Perl-совместимые регулярные выражения (Perl-compatible regular expressions)
MATCHING A SINGLE DATA UNIT
Outside a character class, the escape sequence \C matches any one
data unit, whether or not a UTF mode is set. In the 8-bit
library, one data unit is one byte; in the 16-bit library it is a
16-bit unit; in the 32-bit library it is a 32-bit unit. Unlike a
dot, \C always matches line-ending characters. The feature is
provided in Perl in order to match individual bytes in UTF-8
mode, but it is unclear how it can usefully be used. Because \C
breaks up characters into individual data units, matching one
unit with \C in a UTF mode means that the rest of the string may
start with a malformed UTF character. This has undefined results,
because PCRE assumes that it is dealing with valid UTF strings
(and by default it checks this at the start of processing unless
the PCRE_NO_UTF8_CHECK, PCRE_NO_UTF16_CHECK or
PCRE_NO_UTF32_CHECK option is used).
PCRE does not allow \C to appear in lookbehind assertions
(described below) in a UTF mode, because this would make it
impossible to calculate the length of the lookbehind.

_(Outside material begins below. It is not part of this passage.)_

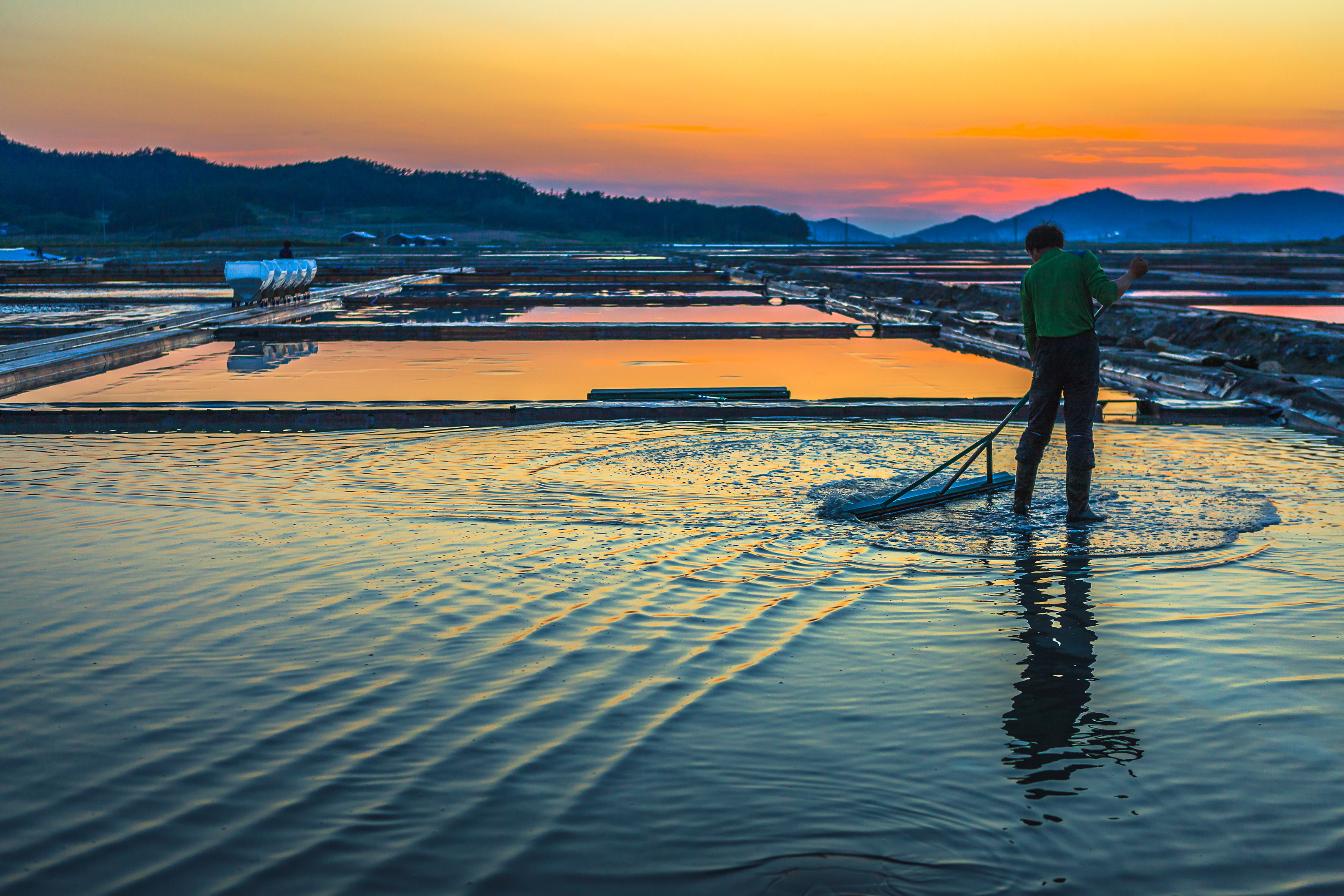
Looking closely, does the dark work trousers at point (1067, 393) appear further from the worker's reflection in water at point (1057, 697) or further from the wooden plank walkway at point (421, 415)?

In general, the \C escape sequence is best avoided. However, one
way of using it that avoids the problem of malformed UTF
characters is to use a lookahead to check the length of the next
character, as in this pattern, which could be used with a UTF-8
string (ignore white space and line breaks):
(?| (?=[\x00-\x7f])(\C) |
(?=[\x80-\x{7ff}])(\C)(\C) |
(?=[\x{800}-\x{ffff}])(\C)(\C)(\C) |
(?=[\x{10000}-\x{1fffff}])(\C)(\C)(\C)(\C))
A group that starts with (?| resets the capturing parentheses
numbers in each alternative (see "Duplicate Subpattern Numbers"
below). The assertions at the start of each branch check the next
UTF-8 character for values whose encoding uses 1, 2, 3, or 4
bytes, respectively. The character's individual bytes are then
captured by the appropriate number of groups.